*** Quelldatensätze
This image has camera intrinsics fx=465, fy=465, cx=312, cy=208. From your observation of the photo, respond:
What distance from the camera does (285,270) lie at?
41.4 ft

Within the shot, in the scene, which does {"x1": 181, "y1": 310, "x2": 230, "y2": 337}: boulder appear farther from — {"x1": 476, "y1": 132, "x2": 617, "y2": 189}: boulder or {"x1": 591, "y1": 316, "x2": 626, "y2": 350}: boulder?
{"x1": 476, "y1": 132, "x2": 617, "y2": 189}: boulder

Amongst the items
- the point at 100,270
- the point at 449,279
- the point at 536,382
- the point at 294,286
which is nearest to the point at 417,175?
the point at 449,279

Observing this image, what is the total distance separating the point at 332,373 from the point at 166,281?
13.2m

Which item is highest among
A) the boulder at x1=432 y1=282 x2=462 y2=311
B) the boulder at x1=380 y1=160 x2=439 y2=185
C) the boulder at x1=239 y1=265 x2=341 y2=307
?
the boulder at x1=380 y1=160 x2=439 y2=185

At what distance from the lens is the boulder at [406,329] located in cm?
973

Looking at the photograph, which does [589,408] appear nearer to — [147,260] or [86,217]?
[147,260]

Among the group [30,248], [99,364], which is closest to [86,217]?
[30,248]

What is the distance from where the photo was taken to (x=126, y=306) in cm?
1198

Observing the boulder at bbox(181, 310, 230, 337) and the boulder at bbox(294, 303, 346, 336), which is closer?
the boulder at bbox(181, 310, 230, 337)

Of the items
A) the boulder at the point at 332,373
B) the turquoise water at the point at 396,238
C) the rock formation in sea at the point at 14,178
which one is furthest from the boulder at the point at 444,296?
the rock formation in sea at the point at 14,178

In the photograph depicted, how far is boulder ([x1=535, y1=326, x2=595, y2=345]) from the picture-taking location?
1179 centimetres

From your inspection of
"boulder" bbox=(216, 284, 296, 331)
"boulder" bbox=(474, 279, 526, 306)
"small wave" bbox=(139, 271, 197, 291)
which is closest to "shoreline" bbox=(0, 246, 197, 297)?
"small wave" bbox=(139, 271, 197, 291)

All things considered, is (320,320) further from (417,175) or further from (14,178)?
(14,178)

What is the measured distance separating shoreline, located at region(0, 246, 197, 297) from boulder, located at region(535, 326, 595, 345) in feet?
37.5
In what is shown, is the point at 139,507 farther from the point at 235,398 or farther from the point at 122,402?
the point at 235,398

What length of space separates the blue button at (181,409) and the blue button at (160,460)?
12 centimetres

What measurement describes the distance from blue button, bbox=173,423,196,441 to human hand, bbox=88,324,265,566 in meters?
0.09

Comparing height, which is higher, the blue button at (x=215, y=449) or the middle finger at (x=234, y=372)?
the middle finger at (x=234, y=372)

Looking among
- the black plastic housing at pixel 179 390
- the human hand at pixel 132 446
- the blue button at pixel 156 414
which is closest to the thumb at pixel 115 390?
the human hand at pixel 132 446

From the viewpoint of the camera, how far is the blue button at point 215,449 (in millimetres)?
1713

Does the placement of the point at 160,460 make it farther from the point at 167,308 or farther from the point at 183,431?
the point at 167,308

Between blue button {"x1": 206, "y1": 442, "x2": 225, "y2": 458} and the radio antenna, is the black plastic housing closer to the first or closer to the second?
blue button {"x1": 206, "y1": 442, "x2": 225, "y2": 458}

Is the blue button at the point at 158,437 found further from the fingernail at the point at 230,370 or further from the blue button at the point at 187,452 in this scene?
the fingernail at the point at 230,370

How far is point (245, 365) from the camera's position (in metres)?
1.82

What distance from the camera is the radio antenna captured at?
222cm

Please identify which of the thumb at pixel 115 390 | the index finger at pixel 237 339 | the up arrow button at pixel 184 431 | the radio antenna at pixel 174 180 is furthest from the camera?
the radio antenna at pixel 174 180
******
Aufgabenbeschreibung: Aktualisiere die Datensätze oben, indem du jedes „photograph“ durch „picture“ ersetzt. Alles andere bleibt unverändert.

Antwort:
This image has camera intrinsics fx=465, fy=465, cx=312, cy=208. From your observation of the photo, respond:
What distance from the camera does (285,270) lie at?
41.4 ft

Within the shot, in the scene, which does {"x1": 181, "y1": 310, "x2": 230, "y2": 337}: boulder appear farther from — {"x1": 476, "y1": 132, "x2": 617, "y2": 189}: boulder or {"x1": 591, "y1": 316, "x2": 626, "y2": 350}: boulder?
{"x1": 476, "y1": 132, "x2": 617, "y2": 189}: boulder

Amongst the items
- the point at 100,270
- the point at 449,279
- the point at 536,382
- the point at 294,286
which is nearest to the point at 417,175?
the point at 449,279

Observing this image, what is the total distance separating the point at 332,373 from the point at 166,281?
13.2m

Which item is highest among
A) the boulder at x1=432 y1=282 x2=462 y2=311
B) the boulder at x1=380 y1=160 x2=439 y2=185
C) the boulder at x1=239 y1=265 x2=341 y2=307
?
the boulder at x1=380 y1=160 x2=439 y2=185

At what distance from the lens is the boulder at [406,329] located in cm?
973

Looking at the picture, which does [589,408] appear nearer to — [147,260] or [86,217]?
[147,260]

Among the group [30,248], [99,364], which is closest to [86,217]?
[30,248]

What is the distance from where the photo was taken to (x=126, y=306) in cm?
1198

Observing the boulder at bbox(181, 310, 230, 337) and the boulder at bbox(294, 303, 346, 336), which is closer?
the boulder at bbox(181, 310, 230, 337)

Of the items
A) the boulder at the point at 332,373
B) the turquoise water at the point at 396,238
C) the rock formation in sea at the point at 14,178
which one is furthest from the boulder at the point at 444,296?
the rock formation in sea at the point at 14,178

In the picture depicted, how far is boulder ([x1=535, y1=326, x2=595, y2=345]) from the picture-taking location?
1179 centimetres

From your inspection of
"boulder" bbox=(216, 284, 296, 331)
"boulder" bbox=(474, 279, 526, 306)
"small wave" bbox=(139, 271, 197, 291)
which is closest to "shoreline" bbox=(0, 246, 197, 297)?
"small wave" bbox=(139, 271, 197, 291)

All things considered, is (320,320) further from (417,175) or further from (14,178)?
(14,178)

What is the measured distance separating shoreline, located at region(0, 246, 197, 297) from boulder, located at region(535, 326, 595, 345) in feet?
37.5
In what is shown, is the point at 139,507 farther from the point at 235,398 or farther from the point at 122,402?
the point at 235,398

What length of space separates the blue button at (181,409) and the blue button at (160,460)?
12 centimetres

What measurement describes the distance from blue button, bbox=173,423,196,441 to human hand, bbox=88,324,265,566 in meters?
0.09

Comparing height, which is higher, the blue button at (x=215, y=449) or the middle finger at (x=234, y=372)?
the middle finger at (x=234, y=372)

Looking among
- the black plastic housing at pixel 179 390
- the human hand at pixel 132 446
- the blue button at pixel 156 414
which is closest to the thumb at pixel 115 390?
the human hand at pixel 132 446

From the viewpoint of the camera, how far is the blue button at point 215,449 (in millimetres)?
1713

Does the placement of the point at 160,460 make it farther from the point at 167,308 or farther from the point at 183,431?
the point at 167,308

Between blue button {"x1": 206, "y1": 442, "x2": 225, "y2": 458} and the radio antenna, is the black plastic housing closer to the first or closer to the second?
blue button {"x1": 206, "y1": 442, "x2": 225, "y2": 458}

Is the blue button at the point at 158,437 found further from the fingernail at the point at 230,370 or further from the blue button at the point at 187,452 in this scene?
the fingernail at the point at 230,370

How far is point (245, 365) from the camera's position (in metres)?
1.82

What distance from the camera is the radio antenna captured at?
222cm

Please identify which of the thumb at pixel 115 390 | the index finger at pixel 237 339 | the up arrow button at pixel 184 431 | the radio antenna at pixel 174 180 is furthest from the camera?
the radio antenna at pixel 174 180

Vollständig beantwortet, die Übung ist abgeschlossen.